◆ Try it ◆
In the entries that follow, the lines from the line containing "SHOCK ABSORBER ACTIVE LEGGING新女力緊身長褲BLK" up to and including the line containing "Erdoğan 'müjde'ledi: KKTC'ye" must be copied exactly, with pictures omitted.
Dataset extract section start
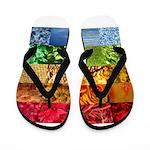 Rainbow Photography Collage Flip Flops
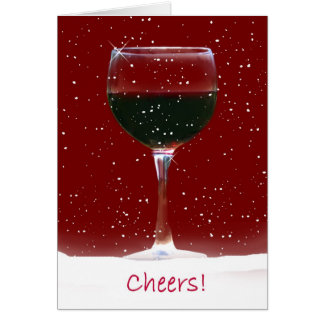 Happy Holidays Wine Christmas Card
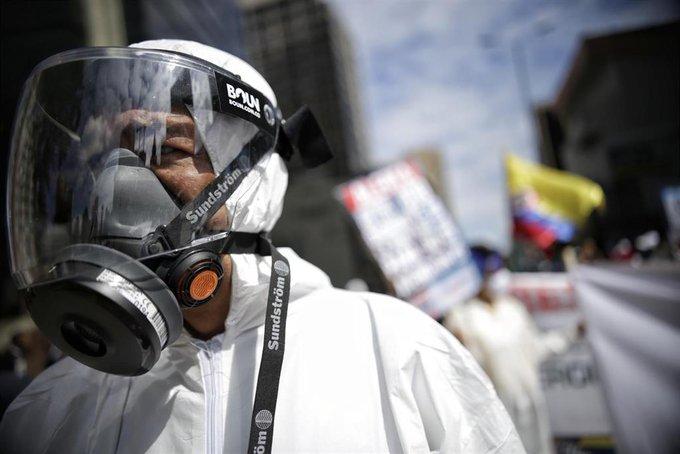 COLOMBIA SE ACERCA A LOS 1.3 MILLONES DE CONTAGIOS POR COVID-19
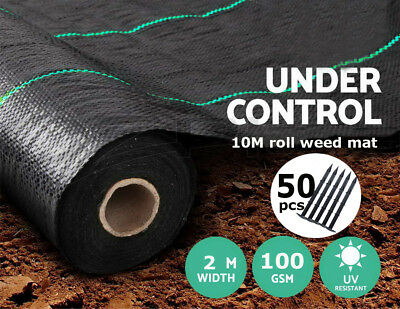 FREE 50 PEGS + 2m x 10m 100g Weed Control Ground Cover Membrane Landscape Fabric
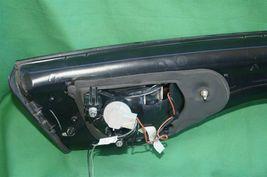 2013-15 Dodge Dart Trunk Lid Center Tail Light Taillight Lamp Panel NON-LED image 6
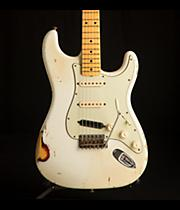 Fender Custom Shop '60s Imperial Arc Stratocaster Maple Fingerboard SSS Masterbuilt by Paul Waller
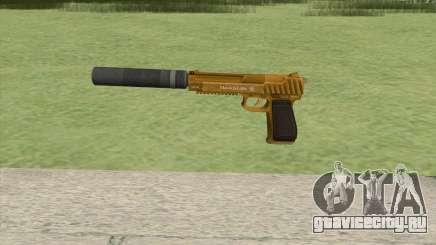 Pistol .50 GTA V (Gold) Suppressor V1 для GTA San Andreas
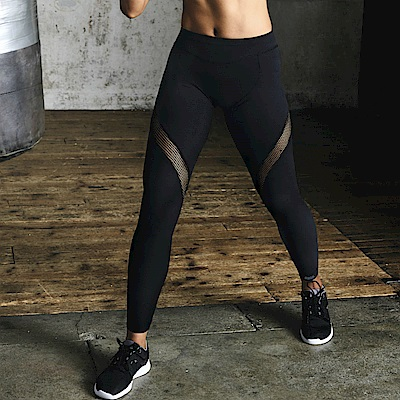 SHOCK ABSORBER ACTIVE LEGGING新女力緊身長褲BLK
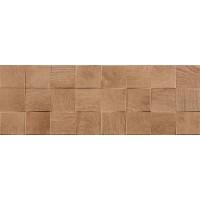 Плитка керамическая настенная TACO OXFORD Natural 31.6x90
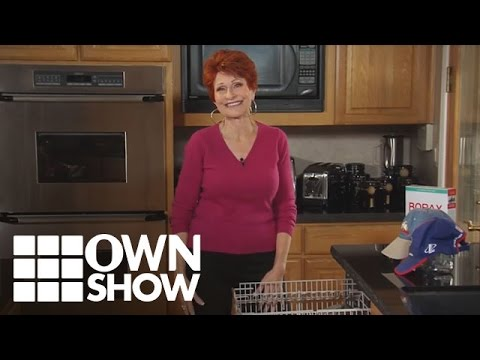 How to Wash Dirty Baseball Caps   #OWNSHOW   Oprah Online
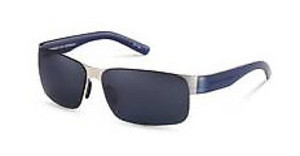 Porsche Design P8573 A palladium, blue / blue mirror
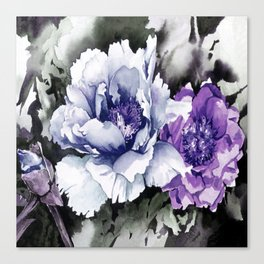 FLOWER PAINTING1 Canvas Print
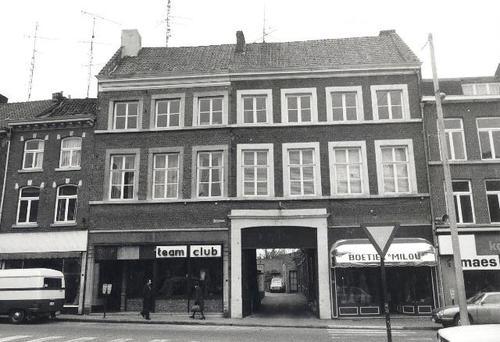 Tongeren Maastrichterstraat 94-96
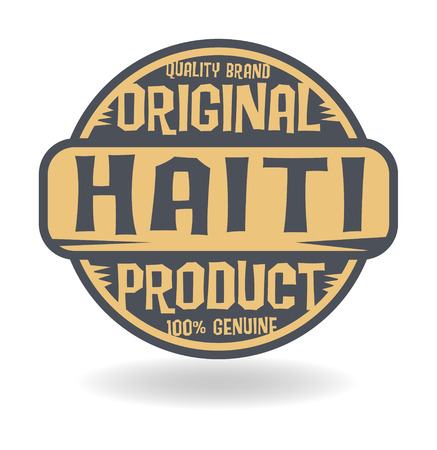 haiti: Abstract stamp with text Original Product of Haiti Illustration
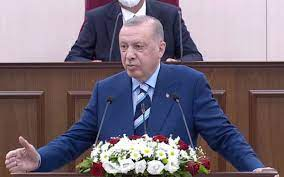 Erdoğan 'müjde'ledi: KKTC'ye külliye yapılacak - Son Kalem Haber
Dataset extract section end
Dataset extract section start
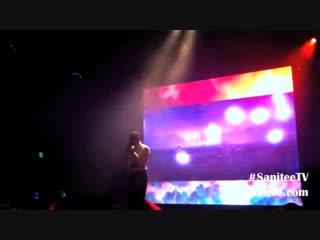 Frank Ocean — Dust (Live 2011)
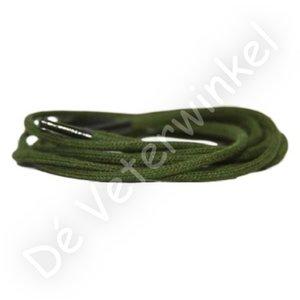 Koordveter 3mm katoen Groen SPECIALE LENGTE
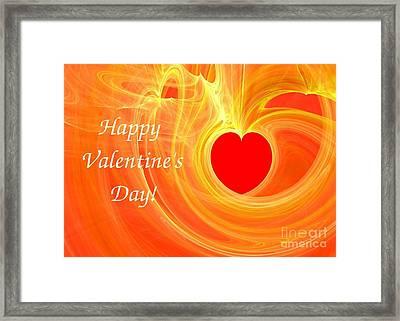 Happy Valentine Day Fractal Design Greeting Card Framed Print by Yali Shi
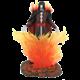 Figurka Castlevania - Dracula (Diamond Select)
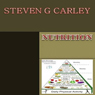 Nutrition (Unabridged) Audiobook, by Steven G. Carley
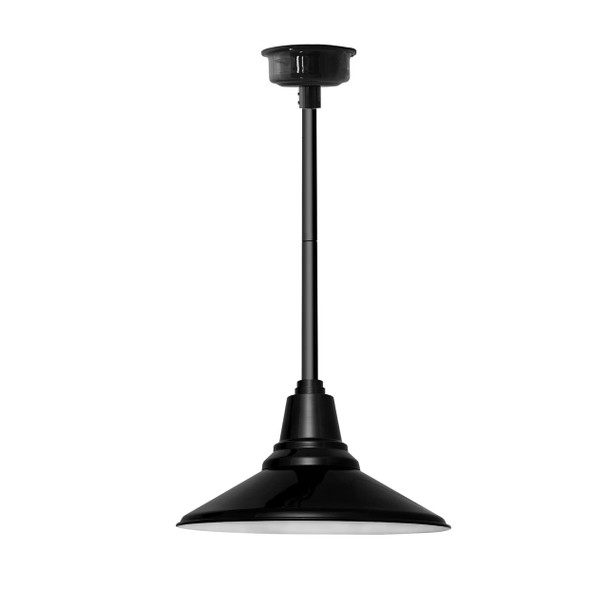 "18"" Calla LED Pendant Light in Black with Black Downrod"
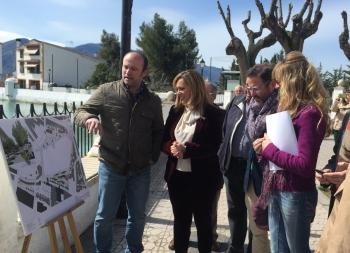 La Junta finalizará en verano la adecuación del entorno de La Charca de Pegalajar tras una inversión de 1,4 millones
Dataset extract section end
◆ Output below ◆
 SHOCK ABSORBER ACTIVE LEGGING新女力緊身長褲BLK
 Плитка керамическая настенная TACO OXFORD Natural 31.6x90
 How to Wash Dirty Baseball Caps   #OWNSHOW   Oprah Online
 Porsche Design P8573 A palladium, blue / blue mirror
 FLOWER PAINTING1 Canvas Print
 Tongeren Maastrichterstraat 94-96
 haiti: Abstract stamp with text Original Product of Haiti Illustration
 Erdoğan 'müjde'ledi: KKTC'ye külliye yapılacak - Son Kalem Haber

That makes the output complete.